### YOUR TASK:
Report each line of the data that has "species" somewhere in it.
....
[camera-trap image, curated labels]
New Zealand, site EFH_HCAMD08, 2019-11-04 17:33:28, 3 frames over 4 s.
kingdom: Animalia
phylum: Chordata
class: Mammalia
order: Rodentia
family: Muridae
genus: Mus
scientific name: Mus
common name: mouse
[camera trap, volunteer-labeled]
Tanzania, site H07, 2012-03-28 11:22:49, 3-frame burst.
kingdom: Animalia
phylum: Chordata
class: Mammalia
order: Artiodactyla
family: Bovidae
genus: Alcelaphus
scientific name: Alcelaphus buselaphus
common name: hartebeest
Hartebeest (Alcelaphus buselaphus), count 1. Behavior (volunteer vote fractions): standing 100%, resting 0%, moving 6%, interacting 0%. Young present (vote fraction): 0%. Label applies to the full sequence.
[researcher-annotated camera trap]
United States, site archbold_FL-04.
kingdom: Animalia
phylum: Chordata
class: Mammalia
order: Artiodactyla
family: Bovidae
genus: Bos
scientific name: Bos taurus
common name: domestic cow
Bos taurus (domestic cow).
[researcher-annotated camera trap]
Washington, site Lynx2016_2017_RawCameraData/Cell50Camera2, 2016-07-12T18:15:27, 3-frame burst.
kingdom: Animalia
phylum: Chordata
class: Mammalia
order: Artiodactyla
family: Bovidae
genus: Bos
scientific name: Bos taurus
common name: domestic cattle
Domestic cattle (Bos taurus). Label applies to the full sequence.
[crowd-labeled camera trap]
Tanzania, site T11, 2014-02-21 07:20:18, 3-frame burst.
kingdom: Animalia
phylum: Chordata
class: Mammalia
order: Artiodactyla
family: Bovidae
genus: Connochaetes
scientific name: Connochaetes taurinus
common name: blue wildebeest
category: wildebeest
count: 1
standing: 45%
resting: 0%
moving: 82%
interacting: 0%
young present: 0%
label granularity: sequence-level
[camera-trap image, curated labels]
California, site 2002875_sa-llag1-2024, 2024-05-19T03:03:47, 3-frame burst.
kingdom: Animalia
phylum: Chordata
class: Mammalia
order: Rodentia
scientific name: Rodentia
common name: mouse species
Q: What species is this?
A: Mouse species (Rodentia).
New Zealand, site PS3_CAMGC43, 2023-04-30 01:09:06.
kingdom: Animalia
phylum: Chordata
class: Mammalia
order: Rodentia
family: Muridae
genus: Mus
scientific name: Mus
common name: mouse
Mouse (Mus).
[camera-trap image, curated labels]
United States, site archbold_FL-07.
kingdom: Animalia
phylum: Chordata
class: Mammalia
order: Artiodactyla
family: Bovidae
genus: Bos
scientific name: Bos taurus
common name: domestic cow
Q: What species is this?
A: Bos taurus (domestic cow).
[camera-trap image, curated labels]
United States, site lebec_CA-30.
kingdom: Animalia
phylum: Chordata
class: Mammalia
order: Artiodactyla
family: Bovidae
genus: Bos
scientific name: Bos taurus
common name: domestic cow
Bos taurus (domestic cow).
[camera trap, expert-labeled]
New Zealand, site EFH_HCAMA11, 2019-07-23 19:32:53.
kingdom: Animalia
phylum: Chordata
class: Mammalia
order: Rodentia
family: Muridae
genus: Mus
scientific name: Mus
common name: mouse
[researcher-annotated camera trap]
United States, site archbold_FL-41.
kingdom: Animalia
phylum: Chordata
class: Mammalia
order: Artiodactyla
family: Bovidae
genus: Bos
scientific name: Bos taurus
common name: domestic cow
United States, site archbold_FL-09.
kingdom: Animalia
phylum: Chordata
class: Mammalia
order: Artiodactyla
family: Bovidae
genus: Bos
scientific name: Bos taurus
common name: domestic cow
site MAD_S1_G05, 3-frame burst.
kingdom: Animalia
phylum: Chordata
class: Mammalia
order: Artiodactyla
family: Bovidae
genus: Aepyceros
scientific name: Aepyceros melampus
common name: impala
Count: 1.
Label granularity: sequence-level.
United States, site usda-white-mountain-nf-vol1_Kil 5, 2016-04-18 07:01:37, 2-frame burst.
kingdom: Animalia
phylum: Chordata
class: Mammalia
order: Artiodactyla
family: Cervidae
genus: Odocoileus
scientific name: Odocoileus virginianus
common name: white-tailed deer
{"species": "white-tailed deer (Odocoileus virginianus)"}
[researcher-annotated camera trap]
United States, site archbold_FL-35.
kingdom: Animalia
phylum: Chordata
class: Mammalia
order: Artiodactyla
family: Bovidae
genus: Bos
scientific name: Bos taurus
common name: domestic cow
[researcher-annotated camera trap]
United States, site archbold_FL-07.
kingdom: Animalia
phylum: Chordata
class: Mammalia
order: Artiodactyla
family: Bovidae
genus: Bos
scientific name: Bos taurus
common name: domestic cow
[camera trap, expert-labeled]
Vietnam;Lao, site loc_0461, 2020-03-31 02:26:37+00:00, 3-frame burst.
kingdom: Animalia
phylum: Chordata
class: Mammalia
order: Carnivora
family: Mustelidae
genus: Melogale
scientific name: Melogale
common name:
....
### EXERCISE RESPONSE:
common name: mouse species
Q: What species is this?
A: Mouse species (Rodentia).
Q: What species is this?
{"species": "white-tailed deer (Odocoileus virginianus)"}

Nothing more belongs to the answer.